**Extracted records**:
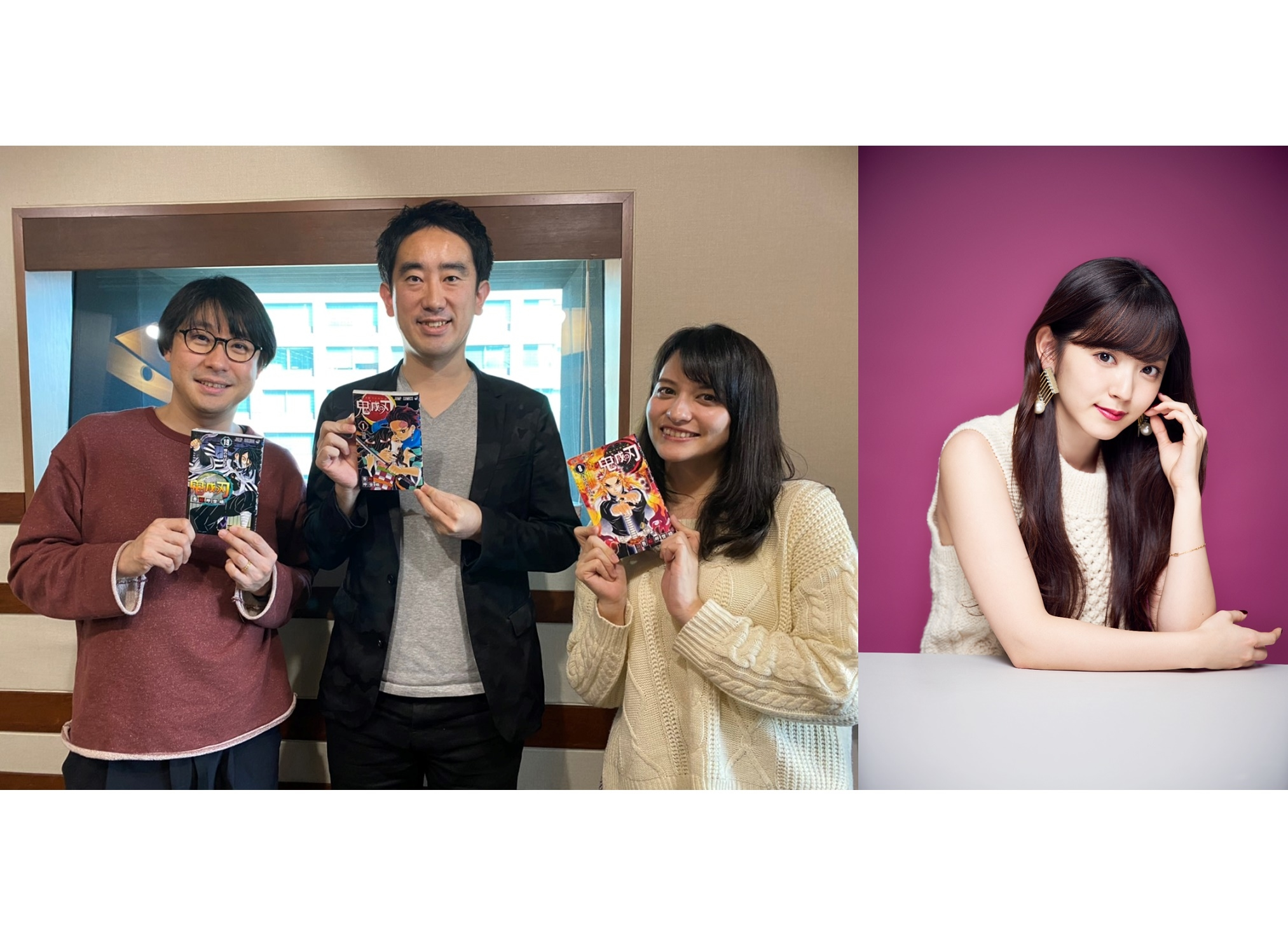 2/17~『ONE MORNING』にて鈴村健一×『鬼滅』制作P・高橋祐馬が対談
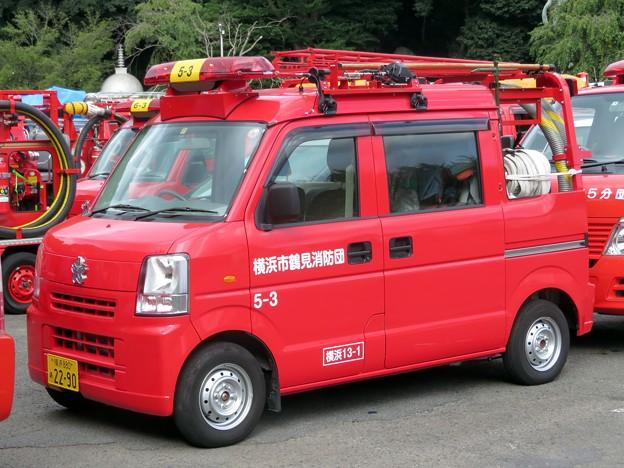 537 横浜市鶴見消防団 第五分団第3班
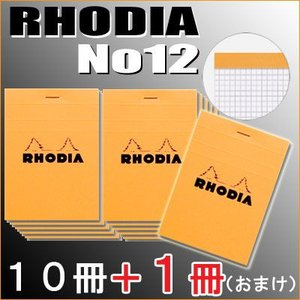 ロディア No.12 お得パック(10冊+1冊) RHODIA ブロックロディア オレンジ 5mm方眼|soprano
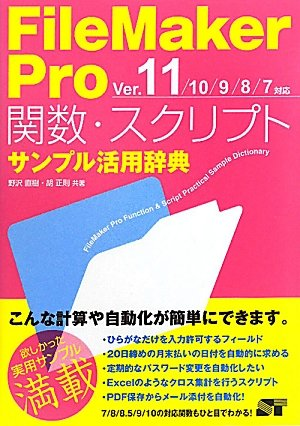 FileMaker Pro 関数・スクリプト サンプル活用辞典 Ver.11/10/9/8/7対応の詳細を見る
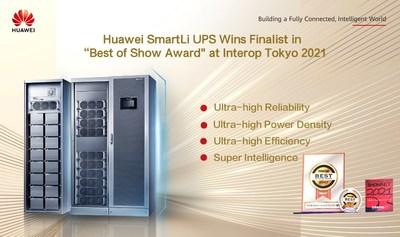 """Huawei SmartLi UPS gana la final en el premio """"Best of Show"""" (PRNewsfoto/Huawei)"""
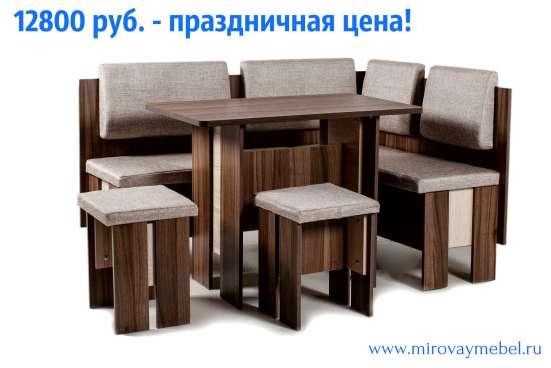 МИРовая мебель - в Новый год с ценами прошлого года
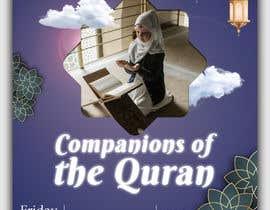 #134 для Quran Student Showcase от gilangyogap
...
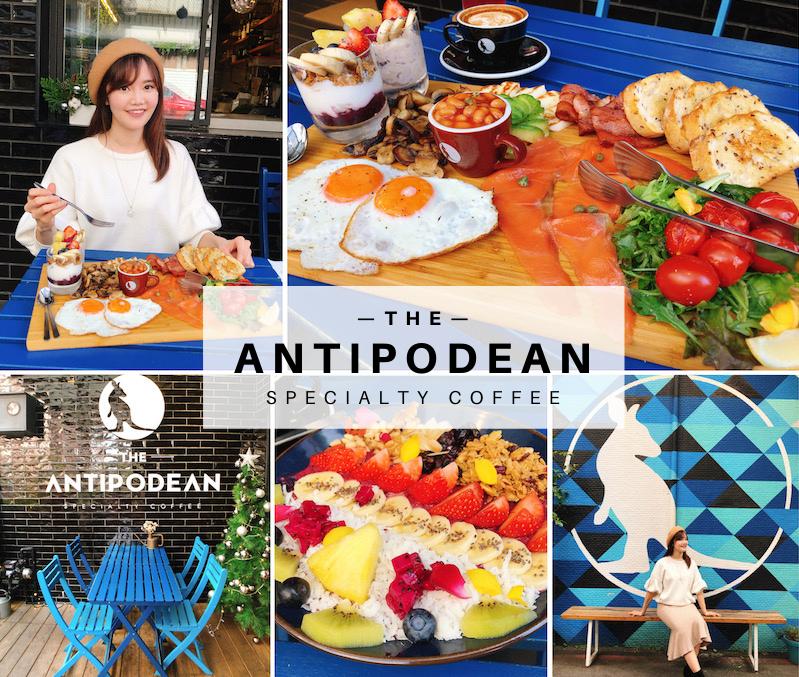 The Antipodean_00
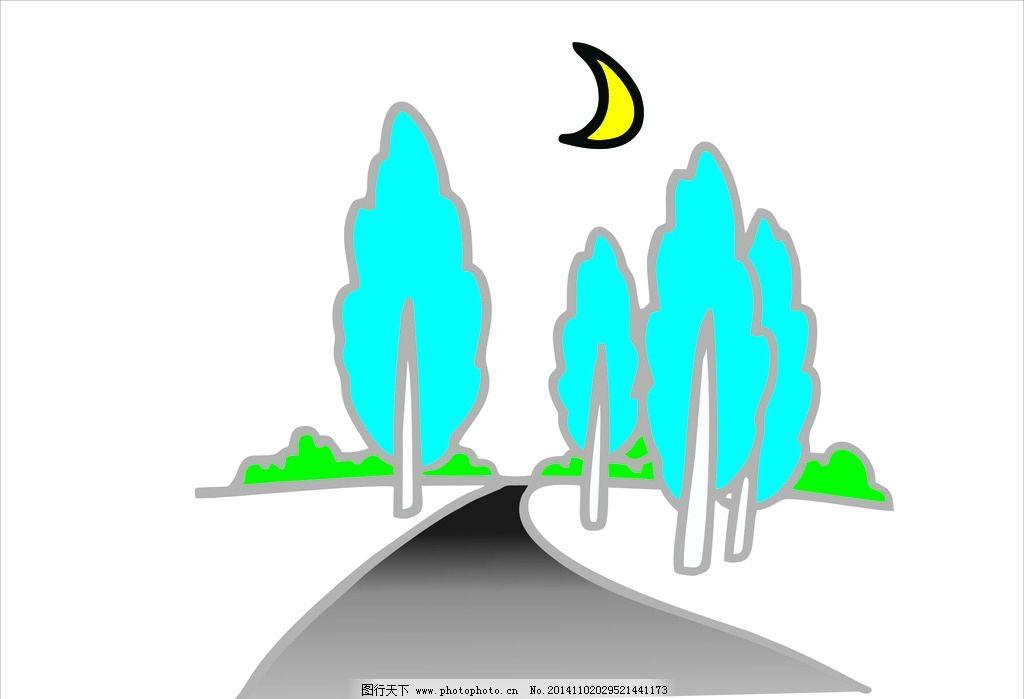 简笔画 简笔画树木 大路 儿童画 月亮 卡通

**Your task**: Using the entries above, reproduce word for word only the lines from the one that contains "МИРовая мебель - в" to the one that contains "#134 для Quran", both ends included, and drop every picture.

**Exercise answer**:
 МИРовая мебель - в Новый год с ценами прошлого года
 #134 для Quran Student Showcase от gilangyogap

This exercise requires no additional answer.